INSTRUCTIONS TO FOLLOW: Copy the data below word for word, starting at the line with "Between the two, is" and going through the end of the data.

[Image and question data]
Start

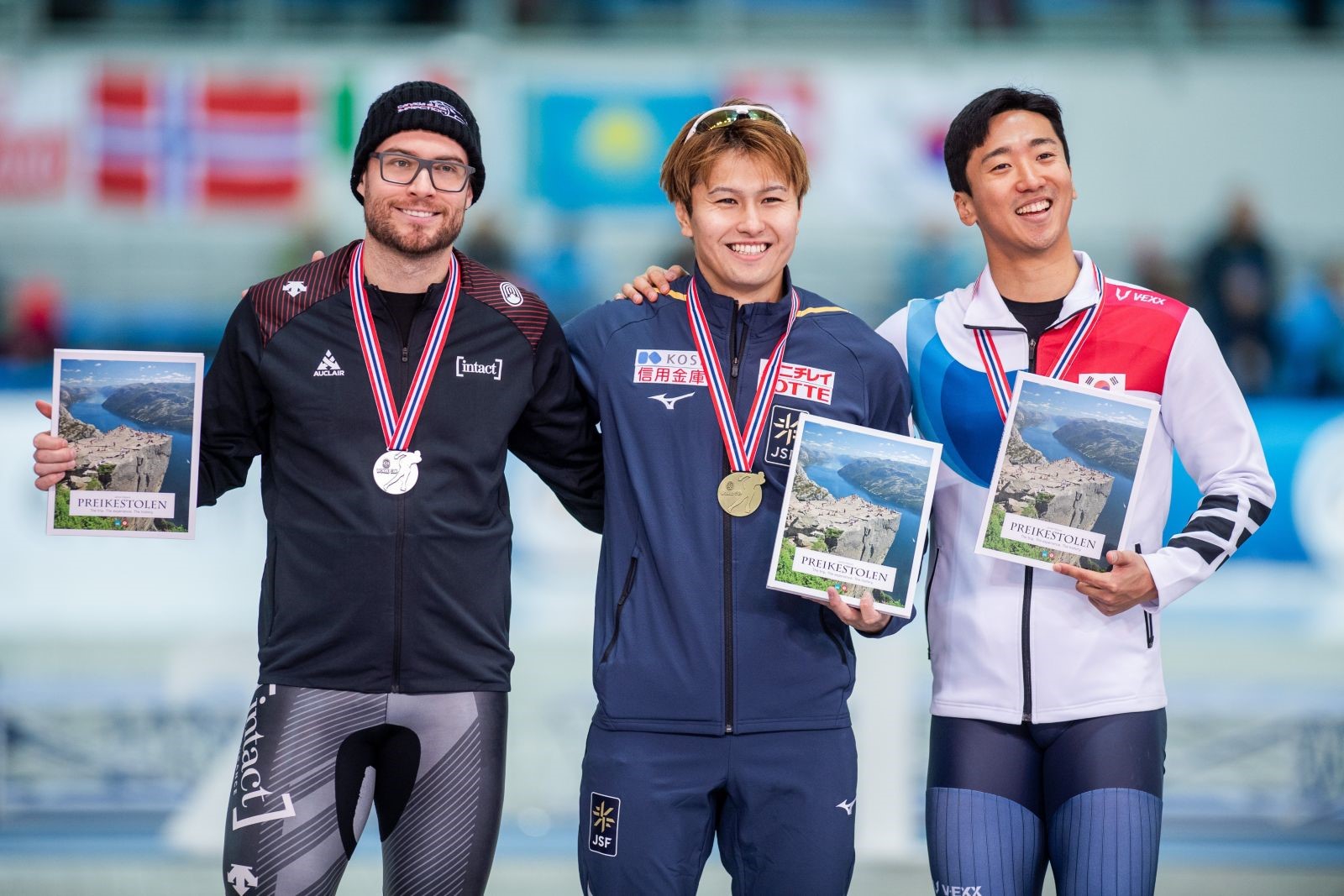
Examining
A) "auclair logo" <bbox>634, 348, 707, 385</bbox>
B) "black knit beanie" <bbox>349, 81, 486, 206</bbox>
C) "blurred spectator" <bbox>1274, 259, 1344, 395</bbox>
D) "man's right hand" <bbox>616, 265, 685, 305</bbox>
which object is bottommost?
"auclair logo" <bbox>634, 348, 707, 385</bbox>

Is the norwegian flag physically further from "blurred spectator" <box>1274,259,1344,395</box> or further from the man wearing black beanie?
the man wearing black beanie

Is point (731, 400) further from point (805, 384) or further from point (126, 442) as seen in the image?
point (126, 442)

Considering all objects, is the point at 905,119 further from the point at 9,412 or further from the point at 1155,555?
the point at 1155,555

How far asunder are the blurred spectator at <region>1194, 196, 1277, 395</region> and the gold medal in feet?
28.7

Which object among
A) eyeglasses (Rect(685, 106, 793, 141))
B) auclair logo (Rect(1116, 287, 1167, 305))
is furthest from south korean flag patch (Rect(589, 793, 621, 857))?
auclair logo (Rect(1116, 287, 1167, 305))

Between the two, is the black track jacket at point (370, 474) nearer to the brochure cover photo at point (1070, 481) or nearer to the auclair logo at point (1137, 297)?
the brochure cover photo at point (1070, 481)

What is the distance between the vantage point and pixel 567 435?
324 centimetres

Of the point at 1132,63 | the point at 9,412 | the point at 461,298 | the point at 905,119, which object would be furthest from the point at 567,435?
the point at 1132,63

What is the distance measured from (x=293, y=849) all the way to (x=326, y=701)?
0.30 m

End

SOLUTION FOR THIS TASK:
Between the two, is the black track jacket at point (370, 474) nearer to the brochure cover photo at point (1070, 481) or nearer to the auclair logo at point (1137, 297)?
the brochure cover photo at point (1070, 481)

What is the distance between the vantage point and pixel 567 435?
324 centimetres

Of the point at 1132,63 | the point at 9,412 | the point at 461,298 | the point at 905,119, which object would be furthest from the point at 567,435?
the point at 1132,63

What is the distance measured from (x=293, y=849) all the way to (x=326, y=701)?
0.30 m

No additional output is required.